━━━━━ Input records

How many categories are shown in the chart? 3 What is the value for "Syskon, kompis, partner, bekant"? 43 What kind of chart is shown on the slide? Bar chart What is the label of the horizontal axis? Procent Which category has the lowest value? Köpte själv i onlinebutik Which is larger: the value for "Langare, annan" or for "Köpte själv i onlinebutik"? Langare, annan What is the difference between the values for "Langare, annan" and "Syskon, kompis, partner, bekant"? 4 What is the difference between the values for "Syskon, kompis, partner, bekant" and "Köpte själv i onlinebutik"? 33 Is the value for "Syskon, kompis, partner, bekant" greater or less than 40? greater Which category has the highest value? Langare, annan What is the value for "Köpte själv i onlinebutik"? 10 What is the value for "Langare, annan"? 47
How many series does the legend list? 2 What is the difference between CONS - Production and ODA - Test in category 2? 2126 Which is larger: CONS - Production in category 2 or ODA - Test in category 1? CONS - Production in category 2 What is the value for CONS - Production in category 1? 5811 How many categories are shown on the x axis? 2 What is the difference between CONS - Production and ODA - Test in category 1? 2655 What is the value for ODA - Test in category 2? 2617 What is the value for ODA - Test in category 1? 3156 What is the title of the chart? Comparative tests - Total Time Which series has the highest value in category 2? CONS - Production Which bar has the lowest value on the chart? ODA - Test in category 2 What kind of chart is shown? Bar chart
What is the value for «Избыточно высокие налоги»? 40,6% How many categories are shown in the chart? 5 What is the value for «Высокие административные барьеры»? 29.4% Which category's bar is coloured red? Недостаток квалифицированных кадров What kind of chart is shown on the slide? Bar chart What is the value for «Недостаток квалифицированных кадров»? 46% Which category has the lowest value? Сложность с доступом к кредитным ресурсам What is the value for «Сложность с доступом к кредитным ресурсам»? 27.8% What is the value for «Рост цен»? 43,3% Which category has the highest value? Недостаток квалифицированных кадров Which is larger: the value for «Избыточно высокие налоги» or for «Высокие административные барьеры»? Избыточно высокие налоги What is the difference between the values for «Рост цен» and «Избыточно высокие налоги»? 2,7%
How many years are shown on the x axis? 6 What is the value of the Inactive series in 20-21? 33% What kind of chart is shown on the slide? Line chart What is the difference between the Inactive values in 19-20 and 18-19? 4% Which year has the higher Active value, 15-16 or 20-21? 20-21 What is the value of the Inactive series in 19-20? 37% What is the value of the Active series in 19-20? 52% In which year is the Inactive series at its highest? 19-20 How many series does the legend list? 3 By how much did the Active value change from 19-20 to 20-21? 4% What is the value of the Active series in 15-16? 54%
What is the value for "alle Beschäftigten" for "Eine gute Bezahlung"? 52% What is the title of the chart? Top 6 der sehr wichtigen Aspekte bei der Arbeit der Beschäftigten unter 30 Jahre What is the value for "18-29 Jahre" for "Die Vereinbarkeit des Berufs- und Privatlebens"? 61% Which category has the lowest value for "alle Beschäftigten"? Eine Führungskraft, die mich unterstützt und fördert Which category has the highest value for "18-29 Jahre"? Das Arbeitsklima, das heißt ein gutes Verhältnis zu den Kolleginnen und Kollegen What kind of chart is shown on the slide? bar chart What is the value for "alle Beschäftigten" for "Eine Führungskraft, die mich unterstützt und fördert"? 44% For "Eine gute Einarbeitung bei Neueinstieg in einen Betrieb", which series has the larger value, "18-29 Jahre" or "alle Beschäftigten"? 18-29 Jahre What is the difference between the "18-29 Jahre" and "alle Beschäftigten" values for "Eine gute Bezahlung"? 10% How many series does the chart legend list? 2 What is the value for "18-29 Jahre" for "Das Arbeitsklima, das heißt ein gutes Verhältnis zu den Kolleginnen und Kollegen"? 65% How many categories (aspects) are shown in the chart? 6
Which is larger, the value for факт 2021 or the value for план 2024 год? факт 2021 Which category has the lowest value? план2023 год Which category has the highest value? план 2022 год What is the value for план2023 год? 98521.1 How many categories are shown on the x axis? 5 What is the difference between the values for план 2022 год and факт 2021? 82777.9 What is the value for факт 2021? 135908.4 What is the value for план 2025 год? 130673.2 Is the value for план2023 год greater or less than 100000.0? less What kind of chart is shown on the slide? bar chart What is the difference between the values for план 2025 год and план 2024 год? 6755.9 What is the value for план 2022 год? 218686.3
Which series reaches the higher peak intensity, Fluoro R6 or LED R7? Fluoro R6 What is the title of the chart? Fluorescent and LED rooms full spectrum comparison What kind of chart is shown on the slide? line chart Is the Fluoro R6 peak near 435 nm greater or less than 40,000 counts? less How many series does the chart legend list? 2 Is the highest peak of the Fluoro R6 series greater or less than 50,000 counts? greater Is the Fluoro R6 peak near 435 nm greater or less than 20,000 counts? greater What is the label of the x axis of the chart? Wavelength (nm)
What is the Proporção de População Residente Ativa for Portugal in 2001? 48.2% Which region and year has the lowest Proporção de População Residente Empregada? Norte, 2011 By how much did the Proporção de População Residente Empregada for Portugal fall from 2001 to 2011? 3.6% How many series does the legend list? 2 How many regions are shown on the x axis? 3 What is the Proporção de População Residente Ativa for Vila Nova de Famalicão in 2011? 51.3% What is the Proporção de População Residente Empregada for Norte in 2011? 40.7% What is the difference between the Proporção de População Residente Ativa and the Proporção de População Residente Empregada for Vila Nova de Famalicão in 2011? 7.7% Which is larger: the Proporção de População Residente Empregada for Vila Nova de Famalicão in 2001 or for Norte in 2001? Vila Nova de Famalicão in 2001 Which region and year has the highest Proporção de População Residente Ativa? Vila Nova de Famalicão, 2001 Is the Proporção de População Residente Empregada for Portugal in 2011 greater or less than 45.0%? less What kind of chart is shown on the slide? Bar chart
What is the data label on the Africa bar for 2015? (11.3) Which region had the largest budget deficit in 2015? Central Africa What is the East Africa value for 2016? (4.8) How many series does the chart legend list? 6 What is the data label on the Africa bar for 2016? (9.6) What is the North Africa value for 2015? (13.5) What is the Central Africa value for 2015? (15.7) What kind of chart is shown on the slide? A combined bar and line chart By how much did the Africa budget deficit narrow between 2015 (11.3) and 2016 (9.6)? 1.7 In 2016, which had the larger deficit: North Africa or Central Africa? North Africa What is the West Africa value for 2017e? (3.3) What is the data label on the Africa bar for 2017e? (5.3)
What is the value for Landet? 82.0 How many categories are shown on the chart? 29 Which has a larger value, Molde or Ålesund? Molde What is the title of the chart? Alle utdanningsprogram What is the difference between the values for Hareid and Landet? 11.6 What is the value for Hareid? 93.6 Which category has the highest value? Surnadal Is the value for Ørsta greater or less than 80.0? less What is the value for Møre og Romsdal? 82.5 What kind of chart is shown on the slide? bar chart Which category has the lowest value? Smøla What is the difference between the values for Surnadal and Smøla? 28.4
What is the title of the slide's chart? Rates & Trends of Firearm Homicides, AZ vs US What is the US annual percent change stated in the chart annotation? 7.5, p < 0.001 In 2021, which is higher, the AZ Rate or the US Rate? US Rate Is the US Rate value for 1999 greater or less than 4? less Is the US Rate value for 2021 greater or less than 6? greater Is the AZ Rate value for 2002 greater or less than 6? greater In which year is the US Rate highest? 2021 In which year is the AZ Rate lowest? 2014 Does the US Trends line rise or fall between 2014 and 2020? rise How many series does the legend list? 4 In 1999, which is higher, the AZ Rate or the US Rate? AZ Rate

━━━━━━━━━━

**What is expected:** How many lines of the records above contain the word "change"? Reply with the number only.

**Your solution:** 2